--- Start Text excerpt ---

Headlines like this one days ago from the Associated Press have tragically become almost commonplace: A 13-year-old boy found shot in the woods was a victim of Sweden’s gang violence. Gangs also regularly commit bombings and arson, sometimes destroying whole city blocks and districts.
Sweden has for much of the last decade been the leading bastion of liberal immigration policies in Europe, having welcomed hundreds of thousands of migrants and asylum-seekers from the Middle East and Africa. Simultaneously its third-largest city, Malmö, has for years been widely seen as Europe’s gun homicide capital.
And yet, the European Left tends to only emphasize talking points of “failure to integrate” and “racism” and “rightwing extremism” – which has led to “parallel societies”, serving to periodically unleash riots in places with large immigrant concentrations.
Now, after a dozen more lives were lost this month, which has included innocent bystanders and young gang members alike, government leaders are talking about ‘getting tough’ by calling in the military:
Sweden’s prime minister on Thursday said that he’s summoned the head of the military to discuss how the armed forces can help police deal with an unprecedented crime wave that has shocked the country with almost daily shootings and bombings.
Prime Minister Ulf Kristersson is meeting with both the armed forces’ supreme commander and the national police commissioner on Friday to consider “how the armed forces can help police in their work against the criminal gangs.”

--- End Text excerpt ---

_Stated goal 1_:
Using the excerpt on Sweden's gang violence, list the talking points that it says the European Left tends to emphasize, as they appear in quotation marks.
_Stated goal 2_:
Transcribe the passage in the excerpt on Sweden's gang violence that starts at the words "Now, after a" and ends after "shootings and bombings.".

--- Start Material provided ---

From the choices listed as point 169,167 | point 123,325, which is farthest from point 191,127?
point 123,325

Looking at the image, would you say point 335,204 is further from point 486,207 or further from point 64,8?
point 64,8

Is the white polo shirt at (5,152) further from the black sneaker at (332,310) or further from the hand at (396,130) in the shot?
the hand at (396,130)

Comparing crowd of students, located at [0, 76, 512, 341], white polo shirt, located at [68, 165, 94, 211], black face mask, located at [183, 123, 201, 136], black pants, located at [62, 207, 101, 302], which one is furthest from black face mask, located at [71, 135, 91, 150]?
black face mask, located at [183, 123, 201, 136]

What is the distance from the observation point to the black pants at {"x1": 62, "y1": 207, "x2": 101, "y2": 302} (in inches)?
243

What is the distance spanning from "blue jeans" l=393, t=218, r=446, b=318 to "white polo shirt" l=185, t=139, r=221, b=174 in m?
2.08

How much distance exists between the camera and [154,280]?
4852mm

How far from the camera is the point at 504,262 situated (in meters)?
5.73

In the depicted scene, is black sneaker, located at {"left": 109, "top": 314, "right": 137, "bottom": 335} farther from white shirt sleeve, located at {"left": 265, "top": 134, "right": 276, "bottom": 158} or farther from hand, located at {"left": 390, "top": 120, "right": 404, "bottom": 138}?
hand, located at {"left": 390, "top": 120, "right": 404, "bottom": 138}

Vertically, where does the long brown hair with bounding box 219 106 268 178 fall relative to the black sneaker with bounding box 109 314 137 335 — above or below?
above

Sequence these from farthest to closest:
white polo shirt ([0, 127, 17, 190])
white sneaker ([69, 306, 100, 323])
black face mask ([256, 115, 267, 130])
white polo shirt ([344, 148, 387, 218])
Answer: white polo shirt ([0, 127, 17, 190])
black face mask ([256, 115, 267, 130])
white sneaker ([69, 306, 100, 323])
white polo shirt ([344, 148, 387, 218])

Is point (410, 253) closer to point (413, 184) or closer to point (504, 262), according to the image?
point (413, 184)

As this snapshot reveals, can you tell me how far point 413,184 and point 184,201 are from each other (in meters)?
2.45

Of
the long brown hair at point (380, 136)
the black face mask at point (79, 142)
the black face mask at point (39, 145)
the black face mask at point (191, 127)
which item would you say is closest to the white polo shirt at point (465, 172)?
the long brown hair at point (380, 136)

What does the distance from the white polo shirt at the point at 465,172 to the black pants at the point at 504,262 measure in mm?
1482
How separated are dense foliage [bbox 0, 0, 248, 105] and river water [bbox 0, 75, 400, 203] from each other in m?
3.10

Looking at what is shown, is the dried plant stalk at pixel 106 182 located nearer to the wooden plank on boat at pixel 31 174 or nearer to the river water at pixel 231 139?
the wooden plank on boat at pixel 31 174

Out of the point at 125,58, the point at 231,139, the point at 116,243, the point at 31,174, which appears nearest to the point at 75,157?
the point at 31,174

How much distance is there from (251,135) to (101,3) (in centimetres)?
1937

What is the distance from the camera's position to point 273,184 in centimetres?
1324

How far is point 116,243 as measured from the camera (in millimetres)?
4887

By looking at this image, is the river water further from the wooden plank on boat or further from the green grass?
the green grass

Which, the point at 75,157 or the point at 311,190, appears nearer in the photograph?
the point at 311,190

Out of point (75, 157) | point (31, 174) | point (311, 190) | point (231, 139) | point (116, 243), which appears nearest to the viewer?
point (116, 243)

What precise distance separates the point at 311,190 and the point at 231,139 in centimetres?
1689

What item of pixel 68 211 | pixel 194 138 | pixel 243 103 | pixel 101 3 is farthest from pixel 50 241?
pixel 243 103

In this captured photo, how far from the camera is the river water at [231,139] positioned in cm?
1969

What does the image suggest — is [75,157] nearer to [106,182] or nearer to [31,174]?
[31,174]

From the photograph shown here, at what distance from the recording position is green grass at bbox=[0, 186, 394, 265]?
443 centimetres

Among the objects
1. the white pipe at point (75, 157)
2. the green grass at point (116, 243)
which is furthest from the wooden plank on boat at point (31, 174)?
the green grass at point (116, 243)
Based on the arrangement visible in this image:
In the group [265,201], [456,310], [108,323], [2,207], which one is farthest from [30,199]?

--- End Material provided ---

_Solution 1_:
- failure to integrate
- racism
- rightwing extremism

_Solution 2_:
Now, after a dozen more lives were lost this month, which has included innocent bystanders and young gang members alike, government leaders are talking about ‘getting tough’ by calling in the military:
Sweden’s prime minister on Thursday said that he’s summoned the head of the military to discuss how the armed forces can help police deal with an unprecedented crime wave that has shocked the country with almost daily shootings and bombings.